Path: blob/master/deep_learning/tabular/bert_ctr/bert_ctr.ipynb
1480 views
BERT CTR
In many real world applications, our dataset is often times multi-modal [3]. Where there are textual information, structured/tabular data, or even data represented in image, video, audio format. In this article, we'll look at the problem of multimodal fusion, where our goal is to jointly model information from two or more modalities to make a prediction, specifically text and structured/tabular data.
Data
KDD 2012 Track 2 [1] is focused on predicting click through rate (CTR). This task involves not only textual data related to search query and ad, but also includes additional structured/tabular data such as user's demographic information gender/age, etc.
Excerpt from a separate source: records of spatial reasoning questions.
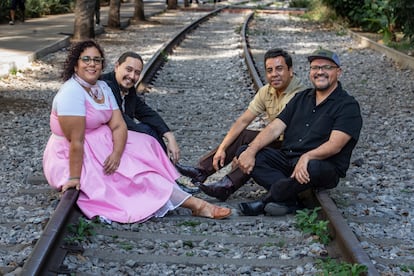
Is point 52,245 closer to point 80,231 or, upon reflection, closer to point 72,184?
point 80,231

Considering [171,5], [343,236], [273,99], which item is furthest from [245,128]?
[171,5]

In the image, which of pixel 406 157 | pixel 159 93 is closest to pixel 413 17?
pixel 159 93

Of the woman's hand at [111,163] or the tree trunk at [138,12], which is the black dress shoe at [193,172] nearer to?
the woman's hand at [111,163]

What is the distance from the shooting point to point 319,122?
511 cm

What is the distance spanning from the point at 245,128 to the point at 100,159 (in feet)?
4.47

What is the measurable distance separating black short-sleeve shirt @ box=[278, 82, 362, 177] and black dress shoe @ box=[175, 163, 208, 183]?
2.39 feet

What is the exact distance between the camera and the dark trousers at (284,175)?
16.1 ft

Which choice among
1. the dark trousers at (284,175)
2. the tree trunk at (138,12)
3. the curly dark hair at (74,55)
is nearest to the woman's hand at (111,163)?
the curly dark hair at (74,55)

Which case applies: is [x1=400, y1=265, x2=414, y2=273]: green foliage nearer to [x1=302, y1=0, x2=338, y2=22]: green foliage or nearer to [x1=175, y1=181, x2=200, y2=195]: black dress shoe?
[x1=175, y1=181, x2=200, y2=195]: black dress shoe

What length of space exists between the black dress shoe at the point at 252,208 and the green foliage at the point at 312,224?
276mm

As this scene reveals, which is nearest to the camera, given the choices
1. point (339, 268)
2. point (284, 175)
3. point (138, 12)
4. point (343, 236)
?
point (339, 268)

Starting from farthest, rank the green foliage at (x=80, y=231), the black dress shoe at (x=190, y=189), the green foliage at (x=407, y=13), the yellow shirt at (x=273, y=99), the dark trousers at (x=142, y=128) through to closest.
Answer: the green foliage at (x=407, y=13)
the yellow shirt at (x=273, y=99)
the black dress shoe at (x=190, y=189)
the dark trousers at (x=142, y=128)
the green foliage at (x=80, y=231)

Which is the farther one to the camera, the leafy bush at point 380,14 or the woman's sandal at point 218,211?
the leafy bush at point 380,14

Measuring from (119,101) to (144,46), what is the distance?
11.6 meters
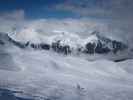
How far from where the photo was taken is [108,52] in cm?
18625

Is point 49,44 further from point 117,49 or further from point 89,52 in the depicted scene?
point 117,49

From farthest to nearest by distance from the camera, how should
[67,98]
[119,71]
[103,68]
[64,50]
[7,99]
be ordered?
[64,50], [103,68], [119,71], [67,98], [7,99]

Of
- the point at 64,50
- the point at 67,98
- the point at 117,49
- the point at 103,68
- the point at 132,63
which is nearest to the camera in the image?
the point at 67,98

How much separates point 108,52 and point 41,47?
4878cm

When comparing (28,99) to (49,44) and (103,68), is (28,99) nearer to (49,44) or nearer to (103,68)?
(103,68)

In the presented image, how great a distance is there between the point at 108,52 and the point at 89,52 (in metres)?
13.5

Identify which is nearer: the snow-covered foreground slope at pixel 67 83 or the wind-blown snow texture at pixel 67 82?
the wind-blown snow texture at pixel 67 82

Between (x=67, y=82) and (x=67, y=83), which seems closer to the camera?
(x=67, y=83)

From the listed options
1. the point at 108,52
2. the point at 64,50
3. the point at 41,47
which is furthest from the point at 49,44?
the point at 108,52

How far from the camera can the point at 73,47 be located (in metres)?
197

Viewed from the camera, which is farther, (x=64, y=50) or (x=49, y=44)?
(x=49, y=44)

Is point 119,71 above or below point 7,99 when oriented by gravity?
below

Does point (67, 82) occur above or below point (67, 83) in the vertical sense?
below

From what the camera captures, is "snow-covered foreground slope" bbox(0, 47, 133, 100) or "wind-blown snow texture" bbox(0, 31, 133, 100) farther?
"snow-covered foreground slope" bbox(0, 47, 133, 100)
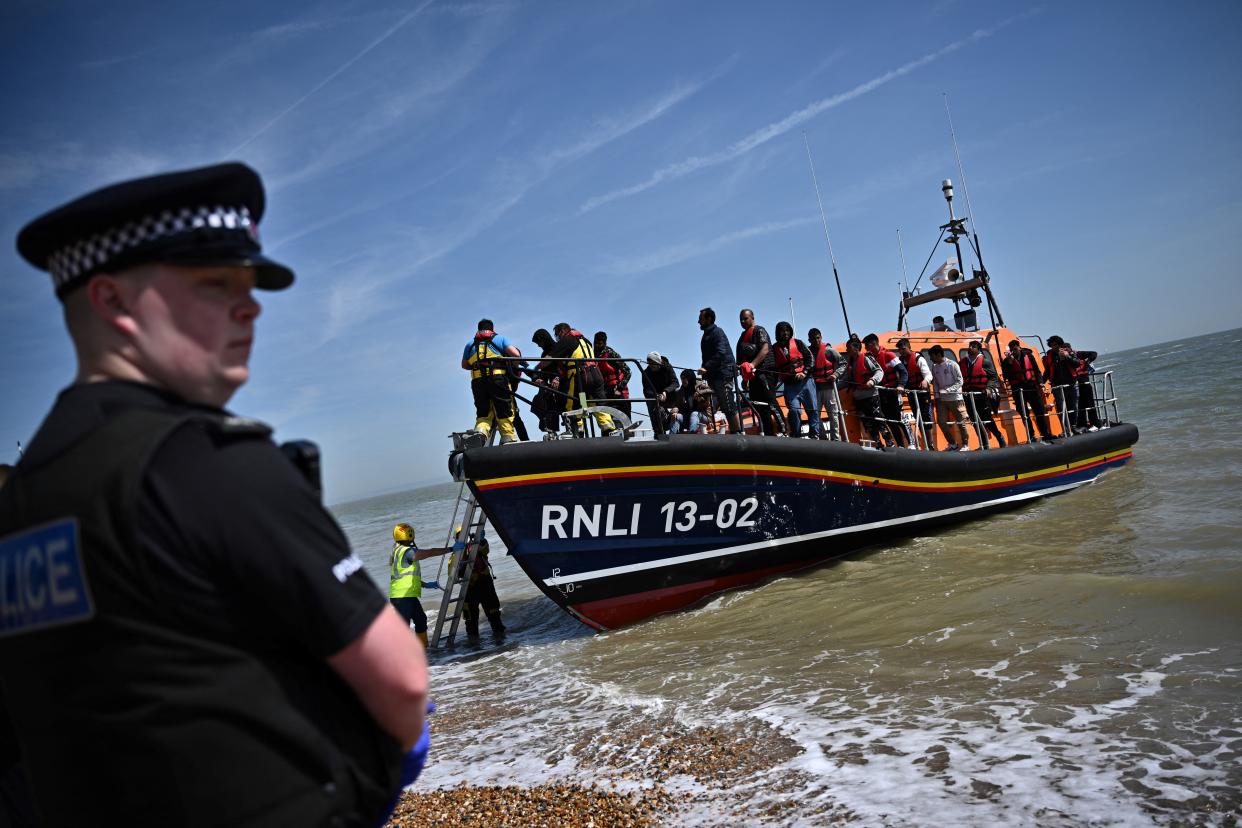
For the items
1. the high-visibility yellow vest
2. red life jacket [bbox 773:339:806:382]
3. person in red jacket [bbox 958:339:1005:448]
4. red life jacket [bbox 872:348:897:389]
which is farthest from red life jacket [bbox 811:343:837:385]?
the high-visibility yellow vest

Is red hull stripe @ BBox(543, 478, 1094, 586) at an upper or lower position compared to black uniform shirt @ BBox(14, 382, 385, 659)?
lower

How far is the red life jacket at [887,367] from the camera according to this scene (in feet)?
33.8

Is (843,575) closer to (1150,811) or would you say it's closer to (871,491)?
(871,491)

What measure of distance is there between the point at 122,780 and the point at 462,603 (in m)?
7.91

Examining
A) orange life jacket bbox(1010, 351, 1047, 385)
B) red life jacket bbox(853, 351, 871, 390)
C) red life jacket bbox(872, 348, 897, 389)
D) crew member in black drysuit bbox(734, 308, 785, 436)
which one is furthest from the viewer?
orange life jacket bbox(1010, 351, 1047, 385)

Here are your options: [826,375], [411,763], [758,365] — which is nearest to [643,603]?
[758,365]

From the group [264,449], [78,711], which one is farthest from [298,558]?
[78,711]

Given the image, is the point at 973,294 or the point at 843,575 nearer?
the point at 843,575

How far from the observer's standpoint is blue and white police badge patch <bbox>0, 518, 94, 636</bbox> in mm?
969

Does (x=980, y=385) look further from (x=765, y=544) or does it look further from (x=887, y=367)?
(x=765, y=544)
Note, while this dataset we're using is slightly more representative of real world application, it unfortunately still has some limitations. The most notable one being, for anonymity reasons, this dataset provides tokens represented as hash values instead of actual raw text. This entails we can't directly leverage pre-trained tokenizer/model.
Another dataset with similar characteristics is Baidu-ULTR [2]. This dataset is advantageous in terms of its larger scale: featuring 1.2B search sessions, and its richness: offering diverse display information such as position, display height, and so on for studying un-biased learning to rank. As well as diversified user behavior, including click, skip, dwell time for exploring multi-task learning. Though, again, it also has similar limitation where raw text is provided in a hashed id manner.
We'll be working with a sampled version of the original raw dataset. Readers can refer to kdd2012_track2_preprocess_data.py for a sample pre-processing script.
These subsequent function/class for using deep learning on tabular data closely follows the ones introduced in Deep Learning for Tabular Data - PyTorch. [nbviewer][html]
We'll specify a config mapping for our input features, which will be utilized in both our batch collate function as well as the model itself. This config mapping stores the features we want to use as keys, and different value/enum specifying whether the field is of text/token, numerical or categorical type. Which inform our pipeline about the embedding size required for a categorical type, how many numerical fields are there to initiate the dense/feed forward layers, whether to apply tokenization/padding for text/token type fields.
Model
The model architecture we'll be implementing looks something along the lines of:
Feeding textual input through BERT style transformer block, converting categorical features into a low dimensonal embedding, packing all of our numerical features together.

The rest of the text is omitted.